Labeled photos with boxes
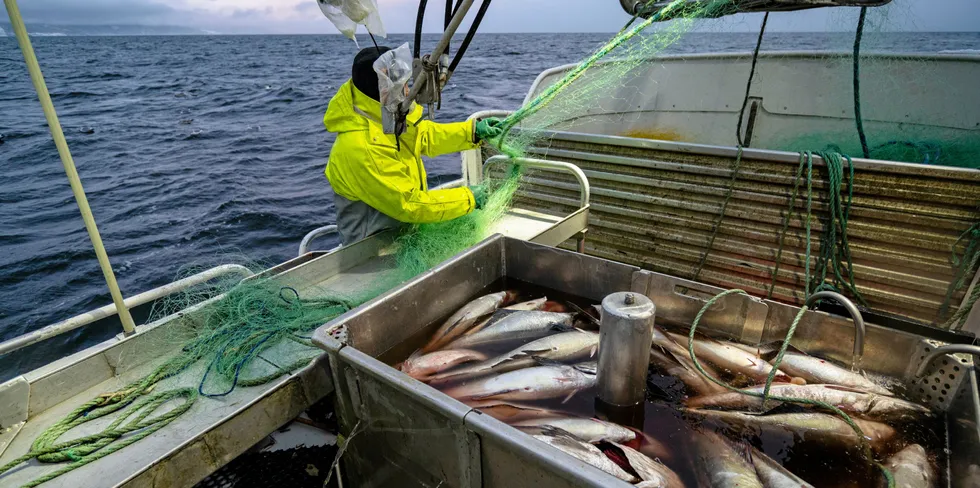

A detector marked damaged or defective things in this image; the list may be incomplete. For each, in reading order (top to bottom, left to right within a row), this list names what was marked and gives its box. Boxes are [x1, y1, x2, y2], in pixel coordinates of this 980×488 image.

rusty steel surface [498, 132, 980, 328]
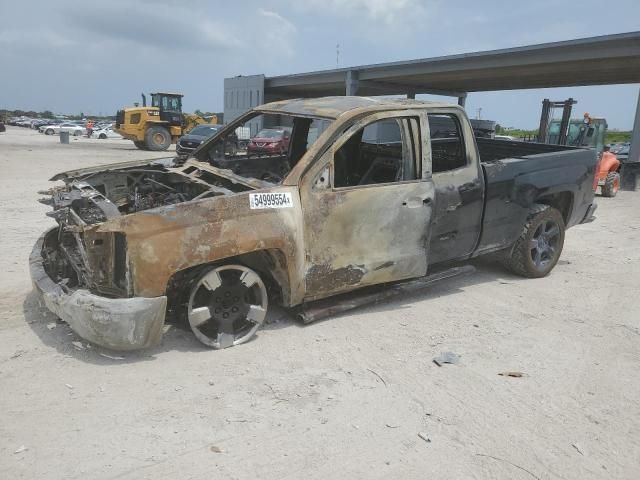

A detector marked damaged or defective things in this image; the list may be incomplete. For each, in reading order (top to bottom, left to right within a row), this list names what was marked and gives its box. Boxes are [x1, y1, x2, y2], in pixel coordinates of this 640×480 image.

charred truck body [32, 97, 596, 350]
burned pickup truck [30, 97, 600, 350]
burned roof [255, 95, 456, 118]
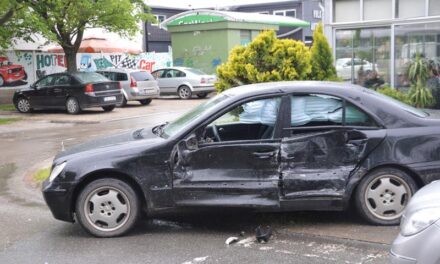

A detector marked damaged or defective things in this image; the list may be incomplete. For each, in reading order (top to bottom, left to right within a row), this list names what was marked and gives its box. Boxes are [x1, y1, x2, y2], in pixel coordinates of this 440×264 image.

black damaged sedan [43, 81, 440, 237]
shattered window [292, 95, 374, 128]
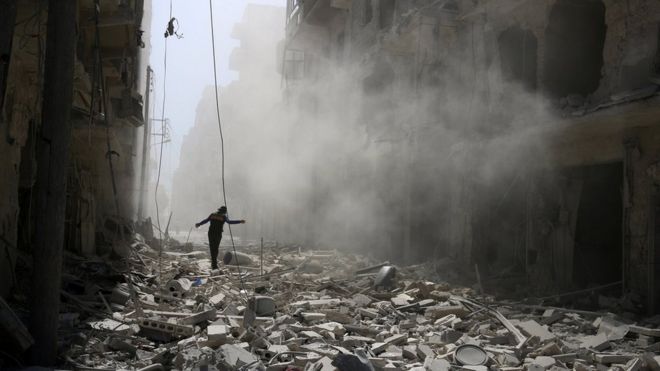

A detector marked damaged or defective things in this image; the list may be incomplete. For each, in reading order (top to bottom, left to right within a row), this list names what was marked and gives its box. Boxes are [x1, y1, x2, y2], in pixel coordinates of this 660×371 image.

damaged facade [282, 0, 660, 314]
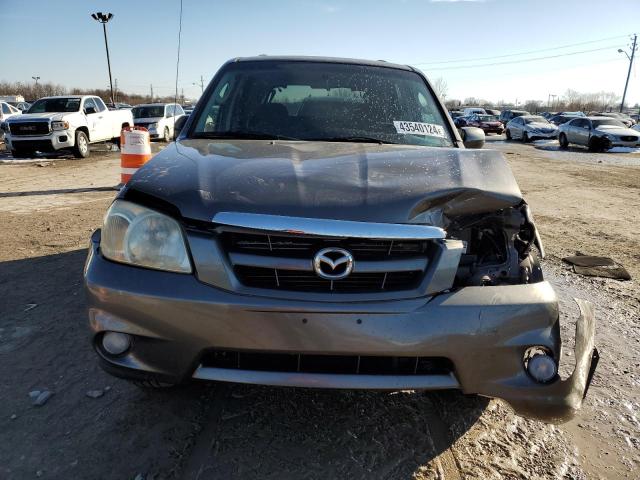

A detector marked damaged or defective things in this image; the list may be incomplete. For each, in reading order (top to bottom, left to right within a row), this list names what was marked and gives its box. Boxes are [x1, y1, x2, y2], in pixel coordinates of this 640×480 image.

broken headlight assembly [99, 200, 191, 274]
damaged mazda tribute [82, 57, 596, 424]
crumpled front bumper [82, 232, 596, 424]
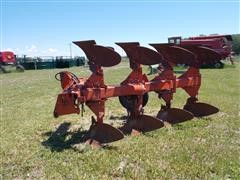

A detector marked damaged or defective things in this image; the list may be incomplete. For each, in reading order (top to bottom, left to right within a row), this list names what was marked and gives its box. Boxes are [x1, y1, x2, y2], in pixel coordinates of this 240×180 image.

rusty metal surface [157, 107, 194, 124]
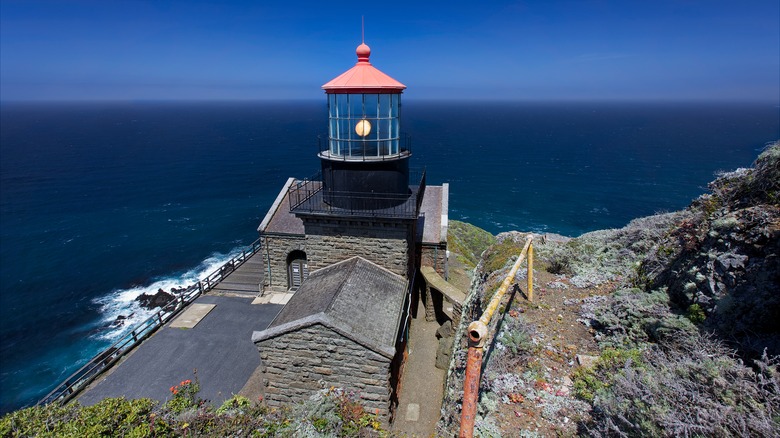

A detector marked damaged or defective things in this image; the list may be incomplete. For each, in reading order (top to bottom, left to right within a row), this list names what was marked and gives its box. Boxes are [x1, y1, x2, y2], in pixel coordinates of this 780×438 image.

▶ What is asked
Copy the records above verbatim, everything from the line containing "this 440×264 image." down to the line containing "rusty metal surface [157, 107, 194, 124]", including both of those lines. Omit the pictures.

▶ Exercise answer
A detector marked damaged or defective things in this image; the list may be incomplete. For each, in reading order (top to bottom, left to right within a row), this list names what was marked and gives its box. Boxes are [x1, y1, x2, y2], in pixel coordinates of this 440×264 image.

black damaged sedan [43, 81, 440, 237]
shattered window [292, 95, 374, 128]

A detector marked damaged or defective things in this image; the list may be incomplete. For each, in reading order (top to bottom, left to right within a row), this list names what was marked and gives its box. Boxes are [x1, y1, x2, y2], in pixel coordinates of this 660×371 image.

damaged facade [282, 0, 660, 314]

A detector marked damaged or defective things in this image; the list may be incomplete. For each, in reading order (top to bottom, left to right within a row), this list names what was marked and gives its box. Boxes are [x1, y1, x2, y2], in pixel coordinates of this 640×480 image.

broken headlight assembly [99, 200, 191, 274]
damaged mazda tribute [82, 57, 596, 424]
crumpled front bumper [82, 232, 596, 424]

A detector marked damaged or defective things in this image; the list may be incomplete. For each, in reading order (top to bottom, left to right within a row), this list names what was marked and gives its box. Boxes are [x1, y1, x2, y2], in pixel coordinates of this 240×180 image.

rusty metal surface [157, 107, 194, 124]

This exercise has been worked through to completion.